Hace poco, una escena parecida se me repitió durante el concierto de Air por los 25 años de Moon Safari. Mientras La femme d'argent inundaba el espacio con sus sintetizadores etéreos alineados a la cuidadosa propuesta visual de los franceses, decenas de pantallas brillaban en la oscuridad como luciérnagas digitales. También yo caí en la trampa: grabé varios fragmentos como prueba de mi presencia, solo para darme cuenta de que cada segundo mirando la pantalla era un segundo robado a la experiencia real.

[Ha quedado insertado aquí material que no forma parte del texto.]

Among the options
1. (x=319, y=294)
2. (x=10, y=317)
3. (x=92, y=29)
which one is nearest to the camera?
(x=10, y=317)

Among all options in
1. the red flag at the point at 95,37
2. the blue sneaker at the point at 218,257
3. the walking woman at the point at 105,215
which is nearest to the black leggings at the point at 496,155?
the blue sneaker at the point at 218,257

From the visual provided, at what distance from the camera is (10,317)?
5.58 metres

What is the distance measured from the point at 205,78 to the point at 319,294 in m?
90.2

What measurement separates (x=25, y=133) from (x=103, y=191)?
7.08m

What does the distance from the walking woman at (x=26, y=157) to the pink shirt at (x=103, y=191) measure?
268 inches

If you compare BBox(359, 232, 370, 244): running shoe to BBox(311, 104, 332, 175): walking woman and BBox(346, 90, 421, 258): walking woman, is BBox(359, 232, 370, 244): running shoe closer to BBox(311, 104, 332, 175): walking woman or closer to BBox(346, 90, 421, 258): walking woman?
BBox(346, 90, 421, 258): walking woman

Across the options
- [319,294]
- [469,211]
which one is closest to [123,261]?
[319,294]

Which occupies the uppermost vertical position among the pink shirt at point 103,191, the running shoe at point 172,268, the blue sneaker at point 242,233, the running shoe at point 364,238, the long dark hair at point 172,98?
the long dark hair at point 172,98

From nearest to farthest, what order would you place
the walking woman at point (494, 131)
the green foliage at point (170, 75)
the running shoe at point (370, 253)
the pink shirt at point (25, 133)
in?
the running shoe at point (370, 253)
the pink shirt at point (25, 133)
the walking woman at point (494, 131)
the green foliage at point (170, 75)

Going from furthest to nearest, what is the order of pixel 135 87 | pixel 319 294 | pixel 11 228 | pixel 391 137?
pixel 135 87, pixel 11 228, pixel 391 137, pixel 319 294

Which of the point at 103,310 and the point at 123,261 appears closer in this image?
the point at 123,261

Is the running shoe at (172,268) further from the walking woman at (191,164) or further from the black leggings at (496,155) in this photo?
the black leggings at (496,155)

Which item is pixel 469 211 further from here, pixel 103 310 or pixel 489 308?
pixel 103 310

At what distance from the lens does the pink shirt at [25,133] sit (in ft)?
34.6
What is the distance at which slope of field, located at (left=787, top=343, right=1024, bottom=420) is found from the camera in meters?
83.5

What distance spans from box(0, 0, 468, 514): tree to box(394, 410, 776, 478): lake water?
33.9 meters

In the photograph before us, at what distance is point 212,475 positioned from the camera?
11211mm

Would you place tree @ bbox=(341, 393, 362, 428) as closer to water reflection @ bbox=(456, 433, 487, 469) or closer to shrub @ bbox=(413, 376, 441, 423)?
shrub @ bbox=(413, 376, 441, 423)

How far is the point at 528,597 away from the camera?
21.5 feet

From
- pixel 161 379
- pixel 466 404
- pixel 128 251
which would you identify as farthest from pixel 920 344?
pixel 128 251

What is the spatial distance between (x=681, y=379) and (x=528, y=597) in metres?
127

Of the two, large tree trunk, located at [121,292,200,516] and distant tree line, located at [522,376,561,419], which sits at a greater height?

Quizás esta obsesión desmedida por documentarlo todo sea — como sugería Zygmunt Bauman - un síntoma de esta modernidad líquida en la que vivimos, donde intentamos cristalizar lo impermanente en píxeles. Las fotos y videos que viven en nuestro teléfono ni siquiera son para nosotros: son ofrendas digitales que entregamos al altar de las redes sociales, esperando la validación de un "me gusta" o un comentario de quienes creemos son “nuestros seguidores”.

Personalmente, no creo que esté mal vivir así para quienes decidan voluntariamente decantar su existencia a la validación de la mirada ajena. Desde la aparición de las Stories en Instagram, parece que ya no basta con asistir a un concierto o pasar una tarde rodeado de obras maestras: necesitamos la evidencia digital de nuestra presencia, como si el momento no existiera sin una validación pública.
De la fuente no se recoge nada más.